Another group about which I feel concerned is the one in five girls in this country who are growing up without a father in the home. They may well still be in touch with their father and they may, in many ways, be far better off not having their father in the home. However, as I think your Lordships may understand, children are narcissistic. Young children believe that the world revolves around them, and so when their father departs, they do not understand the reason why and see it only as a rejection of themselves. For girls to experience their father leaving home, and then to perhaps lose contact with him, means that the first and most important relationship they have with a man is one in which they have experienced rejection. I fear that that group may be particularly vulnerable to the early exposure of pornography.

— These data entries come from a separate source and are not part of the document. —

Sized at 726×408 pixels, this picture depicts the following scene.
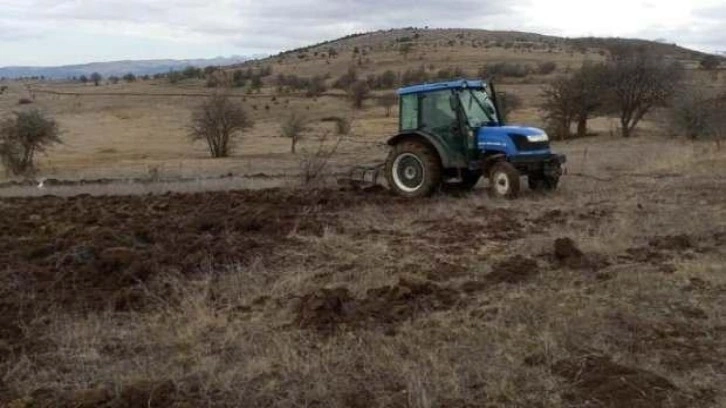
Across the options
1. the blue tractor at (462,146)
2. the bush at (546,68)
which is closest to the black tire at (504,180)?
the blue tractor at (462,146)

In a seminar on this issue last year, we heard from a teacher who highlighted the benefits of and need for discussions in schools about pornography and violence—to go hand in hand with the very important work of my noble friend Lady Howe. He felt that this was a very important protective factor for our young people in this difficult area. I agree with so many of your Lordships that we need to have high-quality sex and relationship education in our schools. I encourage the Government to move towards a statutory basis for personal, social and health education. There are many reasons for this, but among them is that it will ensure we get high-quality training for such teachers—if it is in statute, the training will be delivered.

The noble Baroness, Lady Massey, the former chair of the All-Party Parliamentary Group for Children, has been a doughty champion for this issue, and the Education Select Committee and other Select Committees in the other place have also called for the Government to introduce this measure. Given what the noble Baroness, Lady Healy, said about her concerns about adolescent and child mental health, it is important that the Government move forward as fast as possible. Will the Minister be good enough to take these concerns to the noble Lord, Lord Nash, and inform him?

I am concerned that the exposure of young children to pornography may tend to make girls, particularly, feel that they can be seen as objects and encourage boys to see them as such. It may encourage a view of sex as just a sensation and young people to avoid real intimacy and commitment. I am grateful to my noble friend Lady Howe for bringing this issue to us and I look forward to the Minister’s response.